Percepat Herd Immunity, UMP Bekerja Sama Kemenkes Siap Lakukan Vaksinasi Massal


Rektor UMP dr Jebul Suroso didampingi Wabup Banyumas Sadewo Tri Lastiono memberikan keterangan pers terkait persiapan pelaksanaan vaksinasi massal gratis. (Foto :Joko Santoso)

BANYUMAS, WAWASANCO- Sampai saat ini masyarakat Kabupaten Banyumas yang sudah menyelesaikan vaksinasi hingga dosis ke dua masih di bawah 10 persen. Sehingga Universitas Muhammadiyah Purwokerto (UMP) tergerak untuk memberikan vaksin gratis bagi masyarakat.

Rektor UMP, Dr Jebul Suroso mengatakan, vaksin gratis ini terselenggara atas kejasama UMP dengan Kementerian Kesehatan (Kemenkes).  Pemberian vaksin terbuka untuk semua kalangan, yang terpenting adalah warga Kabupaten Banyumas. Tujuannya juga untuk mempercepat terciptanya herd immunity.

 

“UMP sebagai kampus kemanusiaan mengambil peran untuk turut serta mensukseskan program vaksinasi, karena itu kita berkomunikasi dengan Kemenkes dan mendapatkan alokasi 5.000 vaksin. Jika vaksin tahap pertama ini sukes, maka kita akan lakukan lagi tahap kedua,” katanya, Senin (26/7/2021).

Dr Jebul menyampaikan, untuk pelaksanaan vaksinasi tersebut, pihaknya membutuhkan suport dari Pemkab Banyumas. Mulai dari adanya petugas kesehatan, dari Badan Penanggulangan Bencana Daerah (BPBD) terkait teknis pelaksanaan dan lainnya.

Wakil Bupati Banyumas, Sadewo Tri Lastiono menyampaikan apresiasinya terhadap UMP. Menurutnya, saat ini Banyumas memang membutuhkan vaksin dalam jumlah besar, mengingat sampai dengan sekarang yang sudah menyelesaikan vaksinasi hingga dosis kedua baru sekitar 112 ribu penduduk. Jumlah tersebut tidak sampai 10 persen dari total warga Banyumas.

“Dari data Dinas Kesehatan, jumlah masyarakat Banyumas yang sudah menjalani vaksin hingga dosis kedua baru 112.593 orang dan yang baru vaksin tahap pertama ada 167.652 orang. Jadi jumlahnya masih sangat sedikit, padahal vaksin merupakan salah satu upaya untuk meningkatkan imunitas di tengah pandemi ini,” kata Wabup.

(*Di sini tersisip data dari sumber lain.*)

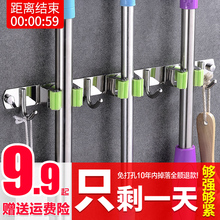 Hole-free mop rack hook strong load-bearing wall viscose toilet wall hook to receive artifacts clip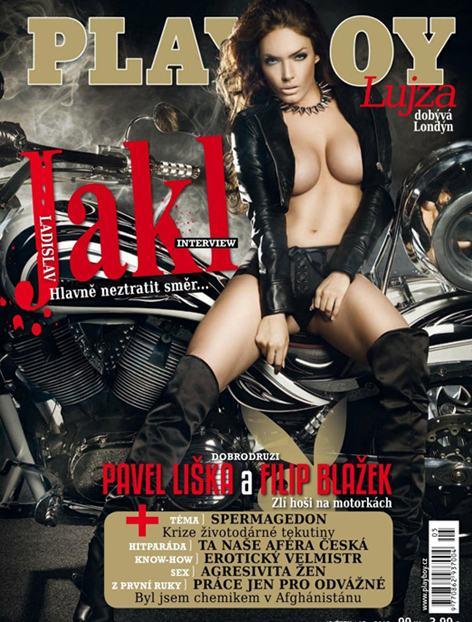 Чешская модель Луиза Гайдушкова / Lujza Gajduskova - Playboy Czech Republic may 2013
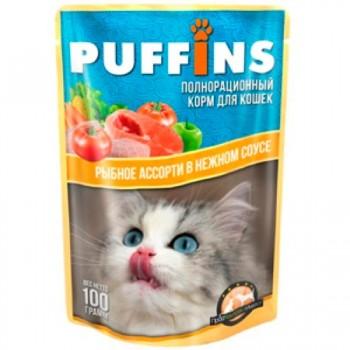 Puffins / Пуффинс ПАУЧ д/кошек Рыбное ассорти в соусе 100 гр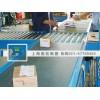 500kg在线滚桶秤报价,上海滚筒秤(配置三色报警灯)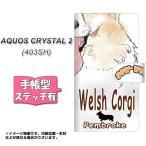 アクオス クリスタル2 403SH 403SH 手帳型スマホケース 【ステッチタイプ】 YD804 コーギー05 横開き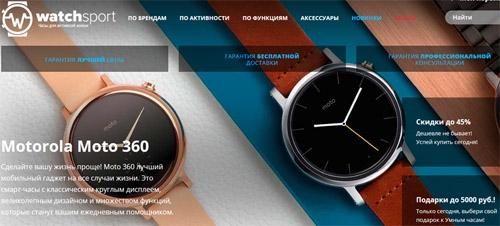 Интернет-магазин часов Watch Sport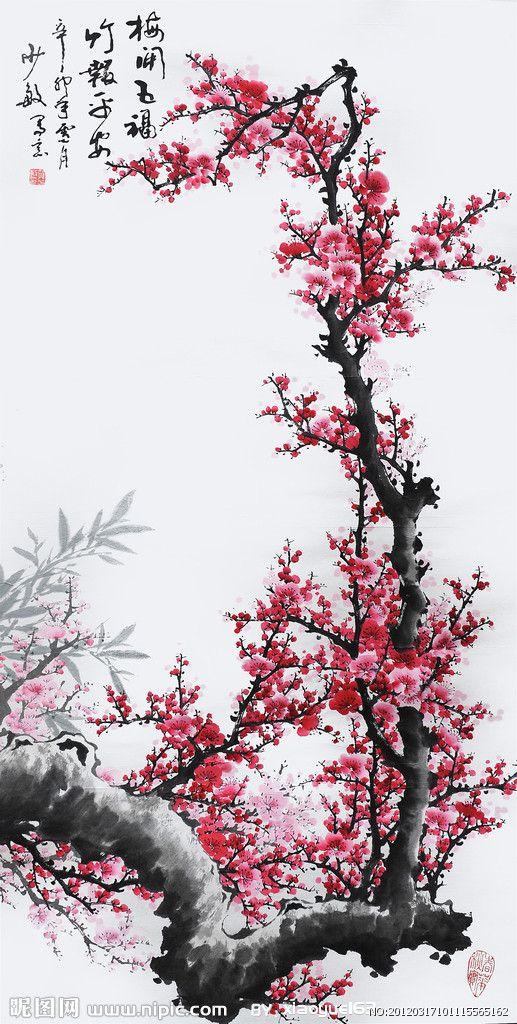 """Æ°´å¢¨ç""""» Æ¢…花 Cherry Blossoms Blossoms Art Japanese Painting Japanese Art"""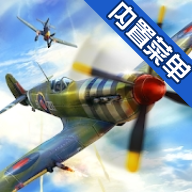 战斗机二战破解版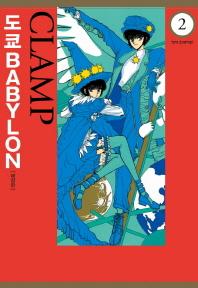 도쿄 바빌론. 2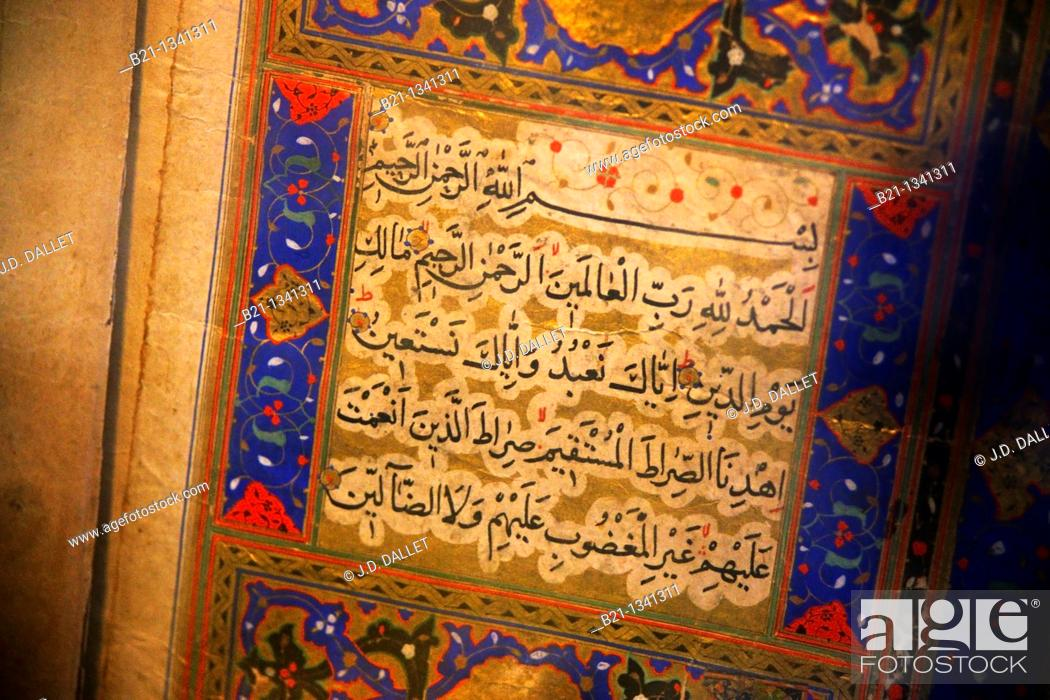 Stock Photo: Fragment of Qur'an interpreted by judge Masir rl Din al Baydawi, 885 Hegir, at the madrasa Jaqmaqiye, Damascus, Syria.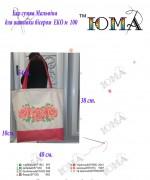 Эко сумка для вышивки бисером Мальвина 100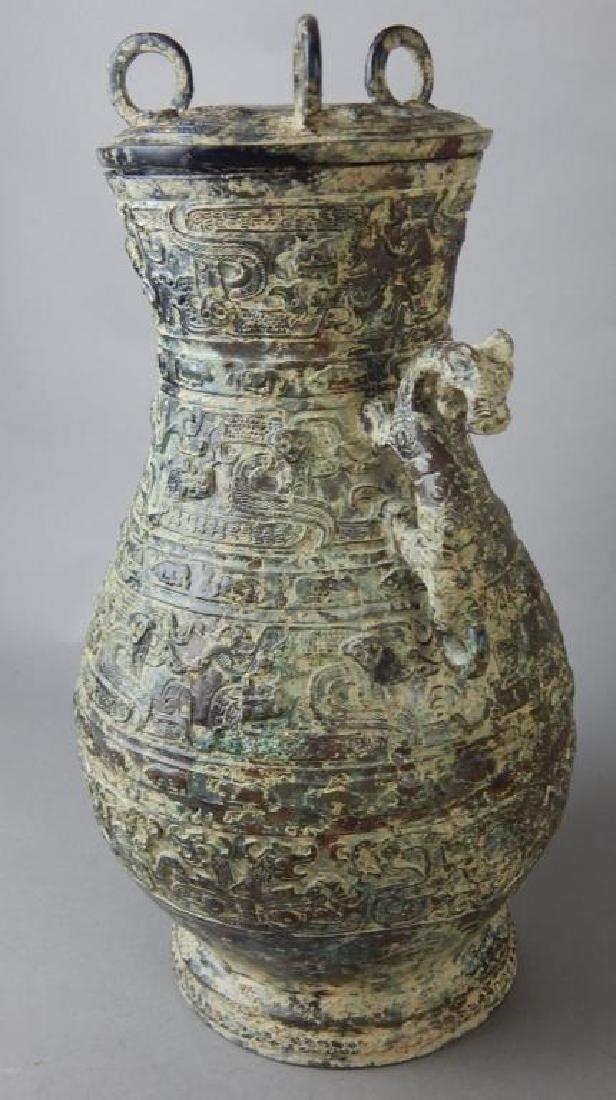 Bronze Covered Pot - 2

Terkait pelaksanaan vaksin di UMP, Sadewo menekankan agar tetap mengedepankan protokol kesehatan dalam pelaksanaan vaksinasi. Jangan sampai menimbulkan kerumunan dan sebaiknya undangan vaksin diberikan setelah vaksin datang. “Dari pengalaman yang sudah-sudah, pernah ada salah satu BUMN akan mendapatkan puluhan ribu vaksin, sehingga dibuka pendaftaran dalam jumlah banyak, Namun, ternyata jumlah vaksin yang datang tidak sampai puluhan ribu, begitu pula dengan waktu pelaksanaan, sebaiknya menunggu vaksin sudah datang baru undangan disampaikan. Jangan sampai masyarakat sudah datang, namun vaksinnya datang terlambat,” ungkapnya.